The C&P with the kettlebell closest to a quarter of your bodyweight—1 rep with each arm.
It may take you a year, two, or more to bring your strength and conditioning up to this level; take your time. When you make these goals, your brute strength, explosive power, and conditioning will impress, you will have muscles in all the right places and no body fat to speak of. You will be strong enough to be accepted as a man among men.
The clean draws its name from the requirement to bring the weight from the ground to your shoulders in one “clean” movement. In the RKC system of training, single kettlebell cleans are not used on their own—too easy—but in a pair with presses. Except when you are learning to clean.
George “the Russian Lion” Hackenschmidt
The kettlebell clean technique is very different from the one employed by Olympic lifters. The biggest differences are not shrugging the shoulders, keeping the elbows in, and not puffing out the chest.
Note that while the clean is one of the easiest exercises one can do with a given size of kettlebell, it is one of the more difficult ones to do right—without banging your forearm or yanking your elbow. So take your time practicing, just a few reps every day rather than a lot in one shot.

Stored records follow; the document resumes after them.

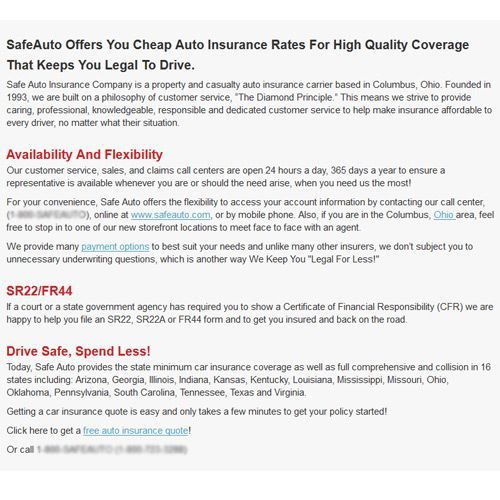 Safe Auto Customer Service >> Safeauto Review Pros Cons And Verdict Top Ten Reviews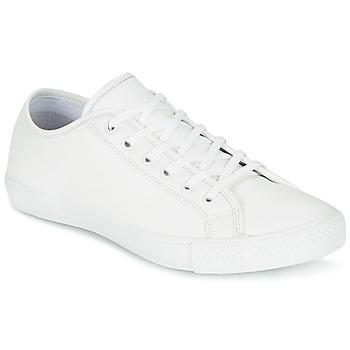 Schoenen Heren Lage sneakers Paul & Joe SUNDAY Wit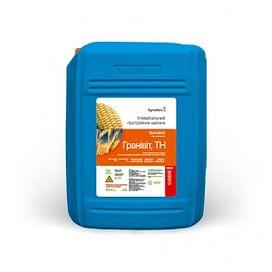 Гранивит протравитель т.к. (аналог Витавакс) 20 литров Agrosfera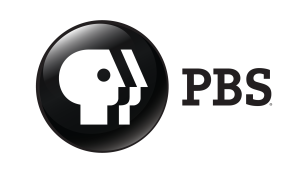 http://www.pbs.org/wnet/americanmasters https://www.pbs.org/shows/ https://www.pbs.org/wgbh/frontline/watch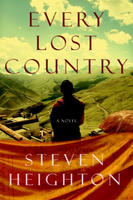 Book Cover Every Lost Country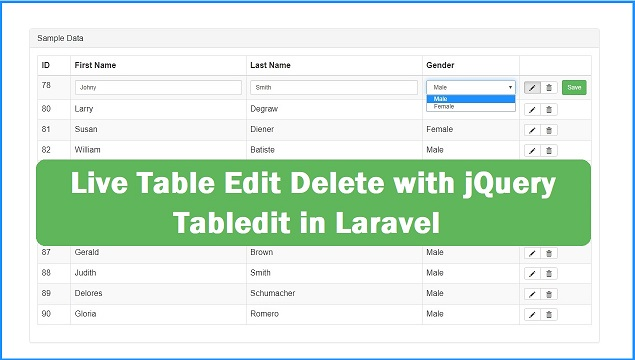 How to Update Delete Table row with jQuery Tabledit in Laravel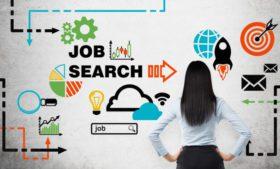 Como é procurar emprego na sua área na Irlanda?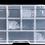 Thumbnail: Multi Purpose Storage Case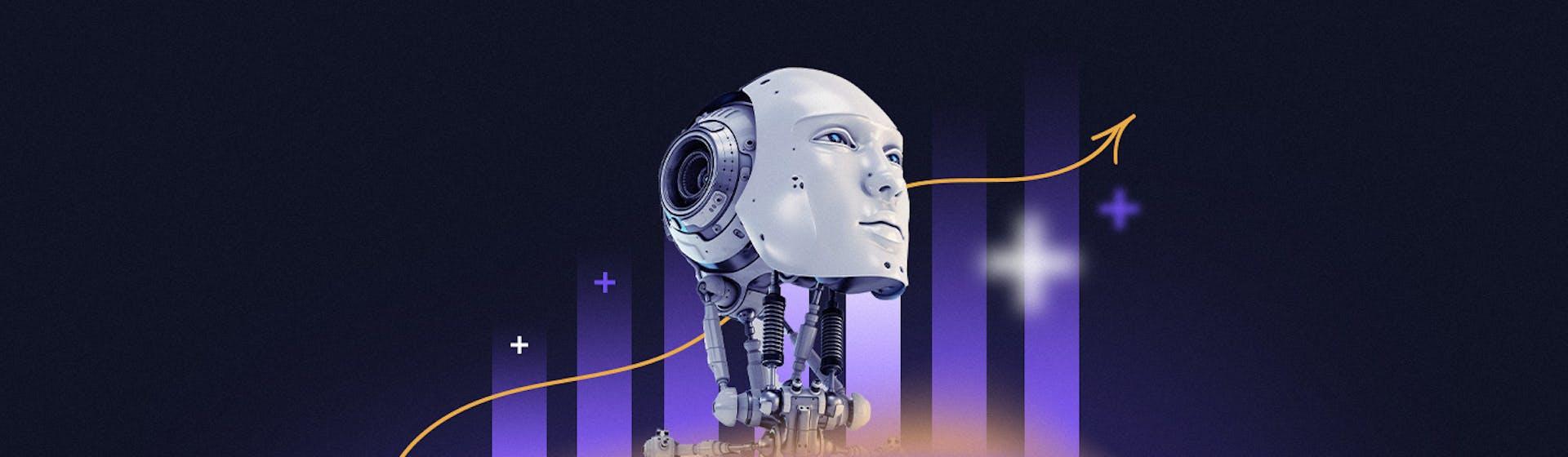 10 herramientas de inteligencia artificial para ventas: Factura como nunca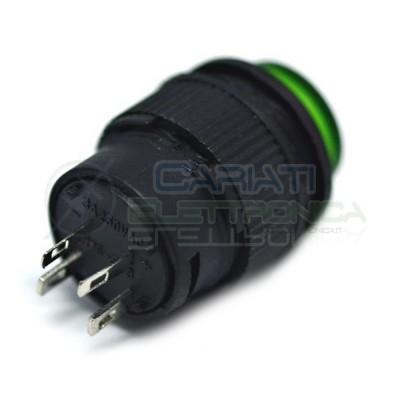 PULSANTE LED VERDE 12V ROTONDO DIAMETRO 18mm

The cleaner your clean, the bigger your press.
Condition:
Pick up a kettlebell, swing it back between your legs as if for a swing, and bring it to the rack in one smooth movement. Then drop the kettlebell back between your legs and repeat the drill for reps.
The clean.
1. All of the points that apply to the swing, minus the straight-arm requirement on the top.
2. Don’t dip your knees when racking the kettlebell.
3. The kettlebell, the elbow, and the torso must “become one” on the top of the clean. The shoulders must be pressed down.
4. The arms must stay loose, and the hips must do all the work.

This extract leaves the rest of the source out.